The ray tracing comes in Alan Wake II (And F1 24) is an intriguing taste of what the PS5 Pro could be capable of in the future – if the console sells well enough for developers to seriously target it with their new games. The PS4 Pro ended up with a long list of upgraded games, but it launched for just $400 with an optical drive, generous trade-in offers at GameStop, and a clearer value proposition for taking your games from 1080p to 4K. Adoption was high; Sony recently revealed that 20 percent of PS4 customers also ended up buying a PS4 Pro.

$700 will be a tough pill to swallow for some potential buyers, especially considering it doesn’t include an optical drive. Personally, most of my PS5 and PS4 library is on disk, and I had to special order the $80 optical drive (they’re a bit in short supply right now!) to get some of my games running. Sony has provided review codes for others.

Adding the optional $80 disk drive is incredibly easy: no screws, you just pop off the panel.

You should know that reviewers didn’t have access to all 55 PS5 Pro Enhanced patches that Sony is promising for launch day. As I write these words, there are important titles that could use improvements and have promised improvements, like the one just released Dragon Age: The Veil Guard And Star Wars Jedi Survivorhave yet to release their patches. It’s possible that some of the games I didn’t test look better (or worse) than the games I was able to try. But at this point I feel like I’ve seen the spectrum from “good” to “meh.” And like the PS4 Pro, there’s real potential here if developers take advantage of it.

Ever since Sony announced the PS5 Pro and revealed both the $700 price tag and the lack of an optical drive, I’ve heard all kinds of people making fun of the company.

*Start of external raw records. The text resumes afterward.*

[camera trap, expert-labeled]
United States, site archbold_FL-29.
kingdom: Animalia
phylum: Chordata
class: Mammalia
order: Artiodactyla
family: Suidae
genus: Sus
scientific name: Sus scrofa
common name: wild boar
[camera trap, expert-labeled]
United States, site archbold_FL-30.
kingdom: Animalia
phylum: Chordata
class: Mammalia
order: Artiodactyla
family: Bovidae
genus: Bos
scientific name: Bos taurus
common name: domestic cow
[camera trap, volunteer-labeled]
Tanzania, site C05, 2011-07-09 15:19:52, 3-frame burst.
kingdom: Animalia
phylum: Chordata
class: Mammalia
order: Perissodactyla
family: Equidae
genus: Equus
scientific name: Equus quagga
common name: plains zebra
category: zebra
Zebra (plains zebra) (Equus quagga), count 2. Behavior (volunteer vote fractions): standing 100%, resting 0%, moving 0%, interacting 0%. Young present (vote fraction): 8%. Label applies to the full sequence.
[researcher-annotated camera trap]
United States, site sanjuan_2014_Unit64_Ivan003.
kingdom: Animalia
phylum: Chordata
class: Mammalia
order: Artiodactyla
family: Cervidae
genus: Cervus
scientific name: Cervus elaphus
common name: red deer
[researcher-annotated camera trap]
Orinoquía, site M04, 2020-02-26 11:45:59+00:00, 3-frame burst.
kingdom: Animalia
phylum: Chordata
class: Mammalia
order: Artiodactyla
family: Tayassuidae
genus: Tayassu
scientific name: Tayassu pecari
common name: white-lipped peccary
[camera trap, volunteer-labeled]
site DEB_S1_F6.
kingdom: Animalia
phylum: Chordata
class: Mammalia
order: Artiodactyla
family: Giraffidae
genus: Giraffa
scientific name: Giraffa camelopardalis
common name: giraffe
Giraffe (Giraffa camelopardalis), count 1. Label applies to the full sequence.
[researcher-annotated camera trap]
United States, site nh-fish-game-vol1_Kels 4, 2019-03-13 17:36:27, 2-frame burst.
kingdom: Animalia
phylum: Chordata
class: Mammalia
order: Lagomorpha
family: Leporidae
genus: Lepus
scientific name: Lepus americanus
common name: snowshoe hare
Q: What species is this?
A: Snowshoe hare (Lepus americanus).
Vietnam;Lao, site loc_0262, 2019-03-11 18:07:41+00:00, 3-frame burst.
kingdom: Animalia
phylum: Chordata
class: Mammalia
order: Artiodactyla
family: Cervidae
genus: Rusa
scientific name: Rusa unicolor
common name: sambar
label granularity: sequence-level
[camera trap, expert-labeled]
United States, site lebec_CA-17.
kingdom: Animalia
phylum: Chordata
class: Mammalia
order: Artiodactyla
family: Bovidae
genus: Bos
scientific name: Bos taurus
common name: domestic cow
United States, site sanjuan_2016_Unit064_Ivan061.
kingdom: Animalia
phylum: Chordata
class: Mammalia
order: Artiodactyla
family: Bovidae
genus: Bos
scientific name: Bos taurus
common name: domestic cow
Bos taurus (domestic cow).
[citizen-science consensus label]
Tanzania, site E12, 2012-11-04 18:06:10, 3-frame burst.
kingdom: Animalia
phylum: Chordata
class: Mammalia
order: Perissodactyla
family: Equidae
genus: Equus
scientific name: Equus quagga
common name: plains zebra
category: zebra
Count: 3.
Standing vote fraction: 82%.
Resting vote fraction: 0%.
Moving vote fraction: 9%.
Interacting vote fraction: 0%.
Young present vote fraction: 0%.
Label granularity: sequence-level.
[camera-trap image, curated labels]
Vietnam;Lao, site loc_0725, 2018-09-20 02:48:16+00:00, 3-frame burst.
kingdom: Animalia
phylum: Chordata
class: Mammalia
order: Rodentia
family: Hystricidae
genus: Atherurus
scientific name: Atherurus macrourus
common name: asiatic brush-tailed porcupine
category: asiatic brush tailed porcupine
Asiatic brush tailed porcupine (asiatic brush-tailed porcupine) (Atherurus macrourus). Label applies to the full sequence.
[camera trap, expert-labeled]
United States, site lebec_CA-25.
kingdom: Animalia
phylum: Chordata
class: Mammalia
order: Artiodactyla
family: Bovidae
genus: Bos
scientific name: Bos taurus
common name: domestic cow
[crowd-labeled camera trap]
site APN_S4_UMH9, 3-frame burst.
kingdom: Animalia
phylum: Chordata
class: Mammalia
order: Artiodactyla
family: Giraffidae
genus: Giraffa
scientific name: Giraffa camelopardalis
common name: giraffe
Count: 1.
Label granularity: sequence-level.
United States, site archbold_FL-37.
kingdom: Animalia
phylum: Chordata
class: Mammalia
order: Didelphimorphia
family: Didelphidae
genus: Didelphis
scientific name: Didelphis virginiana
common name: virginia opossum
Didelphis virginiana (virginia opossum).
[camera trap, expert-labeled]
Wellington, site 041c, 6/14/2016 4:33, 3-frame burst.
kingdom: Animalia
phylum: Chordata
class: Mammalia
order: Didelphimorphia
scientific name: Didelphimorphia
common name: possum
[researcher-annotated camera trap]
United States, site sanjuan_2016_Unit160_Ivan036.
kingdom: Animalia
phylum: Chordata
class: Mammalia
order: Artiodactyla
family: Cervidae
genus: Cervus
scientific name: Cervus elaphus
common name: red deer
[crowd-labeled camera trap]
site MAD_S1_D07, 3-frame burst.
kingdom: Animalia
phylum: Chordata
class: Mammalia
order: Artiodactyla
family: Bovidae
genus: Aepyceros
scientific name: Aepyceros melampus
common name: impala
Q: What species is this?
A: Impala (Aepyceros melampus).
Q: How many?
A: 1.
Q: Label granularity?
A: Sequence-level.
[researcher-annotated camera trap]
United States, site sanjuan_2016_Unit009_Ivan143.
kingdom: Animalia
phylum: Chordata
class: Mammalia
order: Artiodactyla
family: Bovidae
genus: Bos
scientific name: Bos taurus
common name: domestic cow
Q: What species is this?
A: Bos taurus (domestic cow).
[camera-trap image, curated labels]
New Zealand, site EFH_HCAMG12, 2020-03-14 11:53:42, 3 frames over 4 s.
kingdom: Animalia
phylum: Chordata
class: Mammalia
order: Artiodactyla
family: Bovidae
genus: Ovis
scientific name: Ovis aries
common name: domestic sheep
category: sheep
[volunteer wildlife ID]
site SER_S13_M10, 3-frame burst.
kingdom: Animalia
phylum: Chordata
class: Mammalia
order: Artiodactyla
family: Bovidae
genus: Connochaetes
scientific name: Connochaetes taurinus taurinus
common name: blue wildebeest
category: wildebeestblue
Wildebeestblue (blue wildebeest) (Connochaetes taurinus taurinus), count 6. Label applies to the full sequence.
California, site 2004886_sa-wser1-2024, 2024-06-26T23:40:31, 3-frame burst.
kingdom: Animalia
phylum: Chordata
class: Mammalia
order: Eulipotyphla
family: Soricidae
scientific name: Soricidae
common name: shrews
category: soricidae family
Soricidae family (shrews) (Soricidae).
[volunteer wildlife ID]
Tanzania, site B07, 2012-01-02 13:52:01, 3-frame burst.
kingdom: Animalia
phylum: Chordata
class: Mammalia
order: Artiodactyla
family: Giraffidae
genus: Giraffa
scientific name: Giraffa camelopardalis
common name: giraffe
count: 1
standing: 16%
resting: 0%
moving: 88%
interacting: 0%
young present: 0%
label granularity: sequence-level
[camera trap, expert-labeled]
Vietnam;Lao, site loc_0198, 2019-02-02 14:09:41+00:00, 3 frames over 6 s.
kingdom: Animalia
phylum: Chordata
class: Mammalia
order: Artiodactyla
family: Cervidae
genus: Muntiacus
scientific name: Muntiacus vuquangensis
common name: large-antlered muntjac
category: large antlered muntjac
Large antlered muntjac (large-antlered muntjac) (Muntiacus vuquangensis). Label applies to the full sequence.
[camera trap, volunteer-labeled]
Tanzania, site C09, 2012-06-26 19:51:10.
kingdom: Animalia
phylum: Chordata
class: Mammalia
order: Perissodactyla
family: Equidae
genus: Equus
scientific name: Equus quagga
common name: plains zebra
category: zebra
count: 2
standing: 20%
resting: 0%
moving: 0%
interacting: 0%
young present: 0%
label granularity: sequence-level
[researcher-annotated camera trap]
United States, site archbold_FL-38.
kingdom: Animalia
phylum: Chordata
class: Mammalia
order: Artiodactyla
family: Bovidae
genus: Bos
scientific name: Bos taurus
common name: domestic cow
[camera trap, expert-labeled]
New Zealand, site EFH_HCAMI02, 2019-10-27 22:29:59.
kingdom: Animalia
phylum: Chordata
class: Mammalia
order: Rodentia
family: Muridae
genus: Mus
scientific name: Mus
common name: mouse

Some suggest you need a magnifying glass to see the difference in visual quality. (You don’t.) Some suggest you’re better off building a gaming PC. (You could, but probably not for $700.)

In that regard, I turned up the heat The Last of Us Part I on my mid-range gaming PC today, a PC whose graphics card alone would still cost around $300. I sat at a loading screen for 15 minutes putting together the game’s shaders, then launched a game with messy hair and dull gray mirrors that don’t reflect. I spent another 20 minutes fiddling with the settings to make the game playable.

I then connected a PS5 Pro to the same 4K monitor. The game loaded almost immediately. It was both beautiful and immediately playable.

The kind of person who should buy a PS5 Pro is the kind of person who doesn’t want to mess around. They want the best console gaming experience money can buy, a big OLED screen to go with it, and a plan to park themselves very close to that screen.

Update, November 6: Added links to Digital Foundry for a discussion of how the PS5 Pro’s Game Boost can also speed up framerates in some regular PS5 games, and a note on Wi-Fi 7.